The consensus among the informants was that the impact of AI is not commonly included in ESG evaluations. However, all the interviewees could identify potential risks that AI could pose to the ESG dimensions. Moreover, the interviewees identified the need to take related issues into account, but the lack of guidelines and knowledge of AI in general was considered an obstacle to reliable evaluations of the use of AI. As one informant put it, “Well, the matter is that the topic is so new that, at least to my knowledge, there is no standard for investors, or a ‘look at these things and you can rest assured that your investment is a responsible user of AI’ sort of guidance available” (P3).

With respect to the suitability of current ESG rating mechanisms for evaluating the impacts of AI, the informants expressed divergent views. Some stated that in their view, the current ratings either are or would be suitable for AI products as well and that the rating agencies can develop their ratings to take the impact of AI into account in the future. One interviewee found “a lot of suitable indicators which could be transferred for discussions related to the responsible use of AI,” giving whistleblowing practices as an example (P2). However, the difficulty of developing ratings was also recognized: “It is likely difficult to take [the responsible use of AI] comprehensively into account as a whole” (P5).

In contrast, other interviewees saw the current evaluation methods as a poor fit for evaluating AI or stated that they did not have sufficient information related to either AI or the current ESG ratings to properly comment on the matter. This was ascribed to the topic being only in its early stages and investment professionals not taking it into account properly: “I have to say that I cannot think of any [rating frameworks suitable for evaluating AI], but it may be that there are some and I just do not understand them. And this is caused by my not having a sufficient level of knowledge related to this topic” (P3).

However, the perceived novelty of AI topics may be partly illusory. P3 also stated that in the past, when ESG was not yet a mainstream topic among investors, some portfolio managers would claim that they did not consider ESG meaningful. Nevertheless, topics in the ESG governance dimension were already de facto included in their own analyses. Drawing on this example, P3 stated that there could be elements in the current ratings that would be suitable for evaluating AI as well. Another interviewee shared similar views related to this matter: “[The ratings fit AI] Pretty poorly. I would say that it does not really come through yet; […] it is probably caused by the fact that even the overall understanding [of the topic] needs to be increased as well” (P4).

The question of whether existing indicators could be applied to the evaluation of the impact of AI or whether it should be its own theme, similar to climate change or protecting biodiversity in many ESG ratings, was also raised by the informants. P4 mentioned that the role that AI will play in the future would influence whether a new theme is needed for AI. If we expect AI to develop in a direction wherein it could cause severe damage to societies, a designated theme would be justified, but based on current knowledge, the informant (P4) deemed it unnecessary to dedicate a separate topic to AI. One interviewee also reminded us that some have suggested technology or digitality as an added dimension in ESG evaluations: “There are two schools of thought regarding this, with some thinking that AI responsibility should be included in a digital responsibility or a similar new pillar designated to these matters” (P2).
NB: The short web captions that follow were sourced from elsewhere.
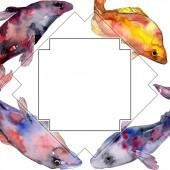 Pettyes vízi víz alatti színes hal meg. Vörös-tenger és egzotikus halak belül. Akvarell háttér illusztráció készlet. Akvarell rajz divat aquarelle elszigetelt. Test határ Dísz tér.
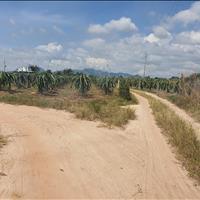 Chính chủ bán 1.1 hecta đất Tân Hải - TX LaGi rẻ nhất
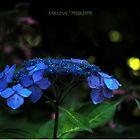 Midnight in the Garden  by Karen E Camilleri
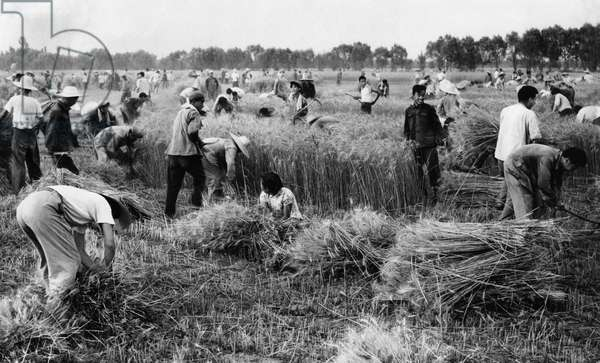 Revolutionary teachers and students of the Peking Aeronautical Engineering Institute harvesting wheat with members of the Tungpeiwang Commune near Peking (Beijing), China, 1967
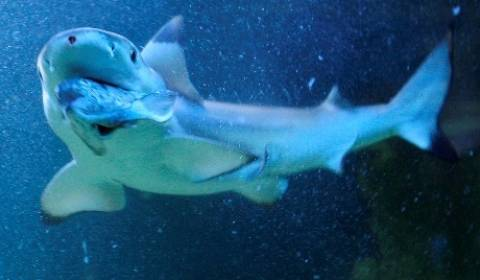 Οι καρχαρίες αγάπησαν την Άπω Ανατολή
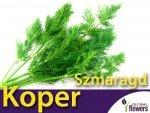Koper ogrodowy. Szmaragd (Anethum graveolens) 5g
However, following the previous statements, this was not considered necessary either; rather, adapting the current frameworks was seen as a better option.
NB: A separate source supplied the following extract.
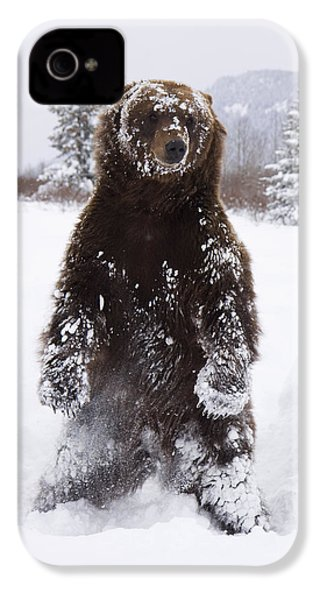Captive Grizzly Stands On Hind Feet IPhone 4 Case by Doug Lindstrand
To complicate matters, AI-related impacts may be as yet unforeseen because technologies are advancing at a rapid pace: “All current consideration is related to our current way of working and to our current worldview […], but I also feel like it may have different kinds of impact that we are not able to evaluate or think about at this stage” (P3). The difficulty of foreseeing potential impacts is particularly the case in supply chains whereby companies purchase AI products from others, thus expanding the evaluation scope: “In a way, there is scope one and scope two, meaning that when the company itself is in the industry, it’s an easier case [to evaluate] and the information is more open, but when [the potential issue] is in the supply chain, it turns into a question of how the supply chain is managed instead” (P4).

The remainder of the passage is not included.